I got the file progress titlebar updater thing to work, but now I want to go a step further:
Have it find what jobs are running, and append their progress to a file, and have that file be constantly updated and outputted. Right now, I'm just working on getting to the directory where the job was run from (in order to check the progress). What I currently have is:

myjobs | grep "bleh" | grep -v -e "blah" | awk '{ print $4 }' | find . -name `head -n 1` -printf %h

What this does is first output the jobs currently set up, one line at a time, then it takes the ones containing "bleh" and removes the lines containing "blah", then grabs the 4th column (which contains file names) and then returns the directory in which the first file in the list is located. What I would like to do now is switch to that directory. I tried doing this:

myjobs | grep "bleh" | grep -v -e "blah" | awk '{ print $4 }' | cd `find . -name `head -n 1` -printf %h`

but it gave these errors:

find: missing argument to `-name'
bash: -printf: command not found
bash: cd: head: No such file or directory

Is there an easier way to do this?

Also - If I am going to get this to work, I need to be able to count the number of rows once "bleh" has been extracted and "blah" has been removed, then be able to repeatedly "sed -e '1d'" to remove the first line and then do the process again (cd to directory, execute other commands to get file progress) until there are no more lines left.
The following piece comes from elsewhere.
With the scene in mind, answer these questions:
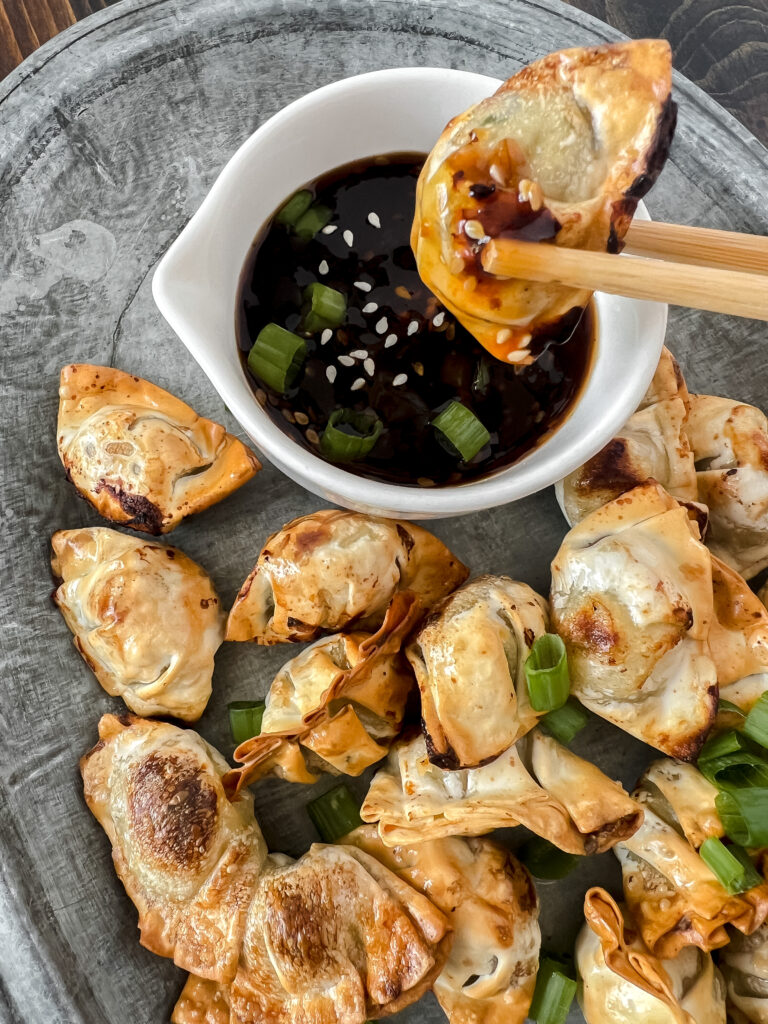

Any help with this would also be appreciated, as I just started using linux a few weeks ago.
Old 06-12-2003, 09:27 PM   #2
Registered: Feb 2003
Distribution: Debian
Posts: 797

Rep: Reputation: 30
First of all, can't we put this into a script, instead of one line.
; )

maybe try something like:

for i  in `head -n 1`
  cd `find . -name $i -printf %h`

btw, the problem was in the two sets of quotes.. the shell can't tell where one ends and the next one starts.
ie. you were executing:
cd `find . -name `

check out 'man wc'
maybe 'wc -l' will work for what you want.